What's making it take so long is that the pointers for the text (for those unfamiliar with the term, it's a number (address) telling the game where to look in the file for a specific text string) are scattered throughout the file and it's not just text in the file, but plenty of other stuff that needs to be left alone. Some text strings have multiple pointers, but usually only one is the actual pointer. And some text strings seemingly have no pointer (either they are dud text that the developer decided not to use but never removed or they are using another format for their pointers, which seems doubtful).

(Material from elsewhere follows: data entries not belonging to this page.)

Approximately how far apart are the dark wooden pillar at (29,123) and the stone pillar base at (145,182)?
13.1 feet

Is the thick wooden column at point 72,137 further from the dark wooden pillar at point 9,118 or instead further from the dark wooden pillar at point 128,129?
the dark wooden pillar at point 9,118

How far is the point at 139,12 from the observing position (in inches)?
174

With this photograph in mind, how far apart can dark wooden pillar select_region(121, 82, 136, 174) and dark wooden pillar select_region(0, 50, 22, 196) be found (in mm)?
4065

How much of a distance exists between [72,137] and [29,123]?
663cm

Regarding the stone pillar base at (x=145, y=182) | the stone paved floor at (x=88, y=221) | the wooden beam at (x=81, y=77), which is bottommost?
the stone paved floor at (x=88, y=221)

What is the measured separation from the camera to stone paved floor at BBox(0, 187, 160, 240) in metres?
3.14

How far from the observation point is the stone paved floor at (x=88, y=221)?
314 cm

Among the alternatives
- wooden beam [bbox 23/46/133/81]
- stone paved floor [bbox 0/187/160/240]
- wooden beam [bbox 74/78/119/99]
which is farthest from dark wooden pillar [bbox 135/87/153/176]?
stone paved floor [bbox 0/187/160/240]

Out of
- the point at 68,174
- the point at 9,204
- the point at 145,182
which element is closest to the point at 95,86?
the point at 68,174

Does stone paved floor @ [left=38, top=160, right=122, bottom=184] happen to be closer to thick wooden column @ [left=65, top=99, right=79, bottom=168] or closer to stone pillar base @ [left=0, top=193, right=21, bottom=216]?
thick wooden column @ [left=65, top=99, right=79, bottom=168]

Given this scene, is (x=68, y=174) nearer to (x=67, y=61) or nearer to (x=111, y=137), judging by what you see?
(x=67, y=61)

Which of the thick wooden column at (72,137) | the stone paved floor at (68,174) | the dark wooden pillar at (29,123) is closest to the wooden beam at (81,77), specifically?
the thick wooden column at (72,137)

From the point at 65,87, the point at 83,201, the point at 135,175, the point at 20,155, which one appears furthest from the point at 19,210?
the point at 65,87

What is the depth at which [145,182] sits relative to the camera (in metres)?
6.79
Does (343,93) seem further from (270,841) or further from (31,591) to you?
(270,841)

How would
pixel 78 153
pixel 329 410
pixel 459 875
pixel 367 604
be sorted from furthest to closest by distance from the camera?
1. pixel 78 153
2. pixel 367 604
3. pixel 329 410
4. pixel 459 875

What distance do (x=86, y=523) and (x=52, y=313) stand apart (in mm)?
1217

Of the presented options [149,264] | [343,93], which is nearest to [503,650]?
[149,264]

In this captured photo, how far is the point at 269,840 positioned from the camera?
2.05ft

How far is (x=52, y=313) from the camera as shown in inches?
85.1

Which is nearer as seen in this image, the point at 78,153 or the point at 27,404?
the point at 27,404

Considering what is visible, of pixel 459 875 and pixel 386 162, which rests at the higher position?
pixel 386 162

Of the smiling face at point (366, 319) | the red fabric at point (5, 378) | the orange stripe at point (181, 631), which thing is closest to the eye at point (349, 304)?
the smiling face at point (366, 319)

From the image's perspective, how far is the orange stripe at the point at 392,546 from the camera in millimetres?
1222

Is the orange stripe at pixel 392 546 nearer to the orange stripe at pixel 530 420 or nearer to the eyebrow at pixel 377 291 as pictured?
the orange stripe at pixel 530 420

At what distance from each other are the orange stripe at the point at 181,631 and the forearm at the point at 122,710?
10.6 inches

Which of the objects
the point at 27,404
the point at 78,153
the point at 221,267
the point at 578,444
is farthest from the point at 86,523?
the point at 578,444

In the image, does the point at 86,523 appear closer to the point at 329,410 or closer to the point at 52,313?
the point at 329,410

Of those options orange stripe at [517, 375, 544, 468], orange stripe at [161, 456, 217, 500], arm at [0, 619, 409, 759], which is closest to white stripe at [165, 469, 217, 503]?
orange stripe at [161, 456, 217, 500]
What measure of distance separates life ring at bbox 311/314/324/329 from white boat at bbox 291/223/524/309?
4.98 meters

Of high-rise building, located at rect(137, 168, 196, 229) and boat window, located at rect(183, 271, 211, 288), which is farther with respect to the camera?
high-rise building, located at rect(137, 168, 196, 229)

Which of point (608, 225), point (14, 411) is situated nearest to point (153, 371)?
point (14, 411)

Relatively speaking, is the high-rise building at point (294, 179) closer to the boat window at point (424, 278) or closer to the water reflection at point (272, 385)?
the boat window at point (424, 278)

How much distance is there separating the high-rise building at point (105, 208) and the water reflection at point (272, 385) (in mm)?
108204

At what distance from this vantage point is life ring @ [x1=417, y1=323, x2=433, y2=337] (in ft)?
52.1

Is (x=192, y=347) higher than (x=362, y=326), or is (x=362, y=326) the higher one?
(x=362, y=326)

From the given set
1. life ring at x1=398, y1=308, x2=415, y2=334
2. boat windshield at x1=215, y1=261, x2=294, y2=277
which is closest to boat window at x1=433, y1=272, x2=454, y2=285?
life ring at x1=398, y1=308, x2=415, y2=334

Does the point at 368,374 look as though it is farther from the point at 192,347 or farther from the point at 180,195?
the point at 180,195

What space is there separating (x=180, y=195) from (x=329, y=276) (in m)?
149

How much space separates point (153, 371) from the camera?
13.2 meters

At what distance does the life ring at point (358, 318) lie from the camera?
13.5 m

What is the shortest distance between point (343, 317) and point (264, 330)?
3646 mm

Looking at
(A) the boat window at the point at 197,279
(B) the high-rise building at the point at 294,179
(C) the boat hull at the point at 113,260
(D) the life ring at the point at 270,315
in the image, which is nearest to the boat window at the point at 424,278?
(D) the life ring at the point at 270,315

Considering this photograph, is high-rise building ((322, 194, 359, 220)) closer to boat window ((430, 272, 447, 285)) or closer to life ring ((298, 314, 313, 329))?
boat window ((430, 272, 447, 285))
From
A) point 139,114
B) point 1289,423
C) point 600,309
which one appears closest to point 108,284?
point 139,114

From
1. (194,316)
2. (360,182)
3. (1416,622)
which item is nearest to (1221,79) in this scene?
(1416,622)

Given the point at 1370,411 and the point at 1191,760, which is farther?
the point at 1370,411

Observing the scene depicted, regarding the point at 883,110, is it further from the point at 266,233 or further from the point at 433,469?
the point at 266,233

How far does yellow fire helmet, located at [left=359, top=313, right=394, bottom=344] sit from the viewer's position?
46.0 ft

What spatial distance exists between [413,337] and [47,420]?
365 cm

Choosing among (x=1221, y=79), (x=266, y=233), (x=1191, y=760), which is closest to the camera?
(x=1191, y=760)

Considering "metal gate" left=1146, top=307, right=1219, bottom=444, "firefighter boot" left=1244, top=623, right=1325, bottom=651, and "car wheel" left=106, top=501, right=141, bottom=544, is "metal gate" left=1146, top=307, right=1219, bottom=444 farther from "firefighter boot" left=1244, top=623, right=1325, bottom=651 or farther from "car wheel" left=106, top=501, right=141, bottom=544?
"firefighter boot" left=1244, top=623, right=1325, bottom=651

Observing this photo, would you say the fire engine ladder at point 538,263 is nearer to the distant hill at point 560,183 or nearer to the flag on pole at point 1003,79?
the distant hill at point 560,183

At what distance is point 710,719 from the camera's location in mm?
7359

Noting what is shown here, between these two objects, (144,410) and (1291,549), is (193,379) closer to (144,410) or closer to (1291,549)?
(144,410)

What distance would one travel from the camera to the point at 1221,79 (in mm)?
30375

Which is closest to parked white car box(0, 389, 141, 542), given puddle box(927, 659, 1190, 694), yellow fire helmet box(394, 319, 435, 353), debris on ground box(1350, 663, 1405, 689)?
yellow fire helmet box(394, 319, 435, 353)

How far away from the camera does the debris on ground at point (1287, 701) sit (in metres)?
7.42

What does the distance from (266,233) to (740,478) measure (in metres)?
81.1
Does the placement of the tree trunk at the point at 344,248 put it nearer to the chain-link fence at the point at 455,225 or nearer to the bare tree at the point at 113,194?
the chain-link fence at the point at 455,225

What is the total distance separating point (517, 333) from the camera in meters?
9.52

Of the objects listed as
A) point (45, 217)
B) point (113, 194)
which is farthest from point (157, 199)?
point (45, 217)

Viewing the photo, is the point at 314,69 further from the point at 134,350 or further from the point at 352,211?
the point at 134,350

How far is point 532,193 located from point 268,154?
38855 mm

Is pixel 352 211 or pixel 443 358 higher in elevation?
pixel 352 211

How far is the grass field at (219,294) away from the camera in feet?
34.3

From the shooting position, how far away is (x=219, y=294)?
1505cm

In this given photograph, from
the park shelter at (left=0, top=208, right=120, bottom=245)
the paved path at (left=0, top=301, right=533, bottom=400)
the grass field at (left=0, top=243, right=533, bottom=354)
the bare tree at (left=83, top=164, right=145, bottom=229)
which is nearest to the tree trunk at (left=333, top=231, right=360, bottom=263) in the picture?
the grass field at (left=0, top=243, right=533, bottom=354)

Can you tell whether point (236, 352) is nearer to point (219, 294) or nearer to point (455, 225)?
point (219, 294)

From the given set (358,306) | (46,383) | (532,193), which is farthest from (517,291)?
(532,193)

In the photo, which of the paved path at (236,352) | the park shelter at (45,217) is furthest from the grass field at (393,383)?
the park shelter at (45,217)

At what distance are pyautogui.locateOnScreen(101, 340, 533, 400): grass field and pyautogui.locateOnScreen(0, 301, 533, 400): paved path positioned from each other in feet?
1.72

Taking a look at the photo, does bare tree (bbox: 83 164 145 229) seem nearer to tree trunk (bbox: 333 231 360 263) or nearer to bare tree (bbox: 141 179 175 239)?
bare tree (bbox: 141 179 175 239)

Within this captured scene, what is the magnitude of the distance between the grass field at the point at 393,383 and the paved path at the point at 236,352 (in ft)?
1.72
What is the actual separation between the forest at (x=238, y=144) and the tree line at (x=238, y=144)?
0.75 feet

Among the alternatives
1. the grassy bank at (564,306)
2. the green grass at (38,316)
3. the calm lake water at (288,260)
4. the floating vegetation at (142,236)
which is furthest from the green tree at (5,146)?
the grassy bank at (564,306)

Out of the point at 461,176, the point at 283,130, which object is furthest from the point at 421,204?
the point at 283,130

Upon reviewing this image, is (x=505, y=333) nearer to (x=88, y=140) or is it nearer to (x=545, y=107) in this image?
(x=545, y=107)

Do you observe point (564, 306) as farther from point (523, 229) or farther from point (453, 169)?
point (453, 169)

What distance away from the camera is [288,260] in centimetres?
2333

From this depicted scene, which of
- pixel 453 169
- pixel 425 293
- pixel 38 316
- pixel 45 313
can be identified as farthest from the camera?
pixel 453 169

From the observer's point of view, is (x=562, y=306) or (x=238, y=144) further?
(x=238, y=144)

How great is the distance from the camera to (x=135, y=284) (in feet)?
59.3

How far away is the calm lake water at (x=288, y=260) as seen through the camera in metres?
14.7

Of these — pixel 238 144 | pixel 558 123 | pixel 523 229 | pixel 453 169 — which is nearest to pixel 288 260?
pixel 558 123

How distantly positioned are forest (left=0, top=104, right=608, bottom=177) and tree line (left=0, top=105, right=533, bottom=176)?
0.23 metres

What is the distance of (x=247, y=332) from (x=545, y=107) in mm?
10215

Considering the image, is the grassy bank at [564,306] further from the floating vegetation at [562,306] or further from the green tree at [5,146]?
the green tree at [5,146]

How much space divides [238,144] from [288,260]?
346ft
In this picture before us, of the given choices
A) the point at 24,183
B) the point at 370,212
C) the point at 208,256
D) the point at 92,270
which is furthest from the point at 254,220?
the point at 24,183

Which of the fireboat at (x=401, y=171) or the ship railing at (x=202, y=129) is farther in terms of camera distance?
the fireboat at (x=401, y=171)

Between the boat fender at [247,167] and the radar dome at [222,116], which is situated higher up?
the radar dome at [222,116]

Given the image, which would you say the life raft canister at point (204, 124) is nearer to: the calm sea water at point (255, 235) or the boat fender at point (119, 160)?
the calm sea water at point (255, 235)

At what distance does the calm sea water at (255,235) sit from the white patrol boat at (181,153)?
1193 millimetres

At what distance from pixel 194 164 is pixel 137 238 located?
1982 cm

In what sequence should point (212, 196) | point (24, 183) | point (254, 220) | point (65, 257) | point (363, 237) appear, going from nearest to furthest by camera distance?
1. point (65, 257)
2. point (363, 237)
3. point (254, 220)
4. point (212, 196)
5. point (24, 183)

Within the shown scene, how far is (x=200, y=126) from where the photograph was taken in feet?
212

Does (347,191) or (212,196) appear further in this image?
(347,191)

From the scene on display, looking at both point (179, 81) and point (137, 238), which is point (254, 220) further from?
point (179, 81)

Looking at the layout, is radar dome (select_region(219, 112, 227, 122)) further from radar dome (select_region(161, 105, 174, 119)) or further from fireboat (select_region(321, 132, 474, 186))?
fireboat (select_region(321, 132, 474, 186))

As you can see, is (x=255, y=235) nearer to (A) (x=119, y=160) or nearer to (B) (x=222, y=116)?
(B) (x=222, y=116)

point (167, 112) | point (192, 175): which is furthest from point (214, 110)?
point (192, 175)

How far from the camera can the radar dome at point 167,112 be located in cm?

I'm going to start looking at the general text (items, menu text, etc.) soon and once I get that stuff dumped, I'll start looking for translators and this project will start for real.
Edit
The items text file seems to use a repeating byte jump pattern that goes:
92-bytes
48-bytes
48-bytes
40-bytes
repeat...
I've got to check the other general text files, but this type of pointer format is quite easy to dump/insert, so that's some good news. As for if we end up needing more bytes than what is allotted by default, I'll have to find where it's calculating the pattern and change it, but it's already a comfy amount of space so it might not be needed.
Edit 2
Alright, I've gone through and made note of (I think) all of the files that have text from the CPK.
I also went through the EBOOT and made note of where the text is located and I've figured out the pointer system for the EBOOT. It's a little bit weird, but nothing difficult.
And from what I can tell, the text in the script files that I said appear to have no pointers, they seem to be in the EBOOT and maybe a few of the other files. So it's seeming like I was right, the text with no pointers is unused text that the developer moved elsewhere and then didn't clean up the trash left behind.
There is also a good deal of image-based text, located in the .tex files. I'll have to research these more, but I'm assuming they will need a tool programmed to convert to png and then back again. I don't really have experience in that area, but one thing at a time. Let's get the plain text part done, first.
The next step is I need to go through all of the files with text and I need to document how their pointers work, so that I can then get my tool working with them. Because there appears to be at least a few different setups for files with text.